**EXERCISE**
Repeat all of the records verbatim.

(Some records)
◆ ◆ ◆ ◆
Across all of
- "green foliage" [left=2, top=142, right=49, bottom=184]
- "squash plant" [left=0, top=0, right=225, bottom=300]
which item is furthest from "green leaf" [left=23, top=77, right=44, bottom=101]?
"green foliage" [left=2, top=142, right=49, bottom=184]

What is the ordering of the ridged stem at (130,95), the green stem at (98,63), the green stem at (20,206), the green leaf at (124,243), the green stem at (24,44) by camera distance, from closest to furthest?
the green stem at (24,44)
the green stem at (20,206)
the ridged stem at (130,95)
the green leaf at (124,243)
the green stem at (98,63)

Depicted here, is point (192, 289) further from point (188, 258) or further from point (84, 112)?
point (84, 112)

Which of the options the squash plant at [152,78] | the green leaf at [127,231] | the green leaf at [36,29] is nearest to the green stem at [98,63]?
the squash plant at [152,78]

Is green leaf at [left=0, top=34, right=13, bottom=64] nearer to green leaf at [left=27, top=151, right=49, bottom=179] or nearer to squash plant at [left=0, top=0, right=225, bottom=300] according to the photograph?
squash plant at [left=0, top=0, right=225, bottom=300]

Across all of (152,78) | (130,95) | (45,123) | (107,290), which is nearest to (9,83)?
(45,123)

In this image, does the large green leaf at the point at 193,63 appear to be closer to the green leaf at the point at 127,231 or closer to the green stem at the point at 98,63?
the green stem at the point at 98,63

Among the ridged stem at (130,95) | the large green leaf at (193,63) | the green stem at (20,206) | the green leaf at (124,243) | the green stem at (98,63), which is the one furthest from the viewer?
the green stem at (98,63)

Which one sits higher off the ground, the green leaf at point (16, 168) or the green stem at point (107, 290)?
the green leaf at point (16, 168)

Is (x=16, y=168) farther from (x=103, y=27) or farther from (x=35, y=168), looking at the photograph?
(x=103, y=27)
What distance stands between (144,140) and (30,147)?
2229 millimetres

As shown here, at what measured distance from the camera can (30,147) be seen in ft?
◆ ◆ ◆ ◆
**SOLUTION BELOW**
Across all of
- "green foliage" [left=2, top=142, right=49, bottom=184]
- "squash plant" [left=0, top=0, right=225, bottom=300]
which item is furthest from "green leaf" [left=23, top=77, right=44, bottom=101]?
"green foliage" [left=2, top=142, right=49, bottom=184]

What is the ordering of the ridged stem at (130,95), the green stem at (98,63), the green stem at (20,206), the green leaf at (124,243), the green stem at (24,44) by camera distance, from closest to furthest?
the green stem at (24,44)
the green stem at (20,206)
the ridged stem at (130,95)
the green leaf at (124,243)
the green stem at (98,63)

Depicted here, is point (192, 289) further from point (188, 258) or further from point (84, 112)?
point (84, 112)

Which of the options the squash plant at [152,78] | the green leaf at [127,231] | the green leaf at [36,29] is nearest to the green stem at [98,63]?
the squash plant at [152,78]

Is green leaf at [left=0, top=34, right=13, bottom=64] nearer to green leaf at [left=27, top=151, right=49, bottom=179] or nearer to squash plant at [left=0, top=0, right=225, bottom=300] according to the photograph?
squash plant at [left=0, top=0, right=225, bottom=300]

Across all of (152,78) | (130,95) | (45,123) | (107,290), which is nearest to (9,83)?
(45,123)

In this image, does the large green leaf at the point at 193,63 appear to be closer to the green leaf at the point at 127,231 or closer to the green stem at the point at 98,63?
the green stem at the point at 98,63

Among the ridged stem at (130,95) | the large green leaf at (193,63) | the green stem at (20,206) | the green leaf at (124,243) | the green stem at (98,63), which is the one furthest from the viewer?
the green stem at (98,63)

Which one sits higher off the ground, the green leaf at point (16, 168) or the green stem at point (107, 290)?
the green leaf at point (16, 168)

Is (x=16, y=168) farther from (x=103, y=27) or farther from (x=35, y=168), looking at the photograph?
(x=103, y=27)
What distance stands between (144,140) and (30,147)?
2229 millimetres

As shown here, at what measured distance from the camera can (30,147) be seen in ft?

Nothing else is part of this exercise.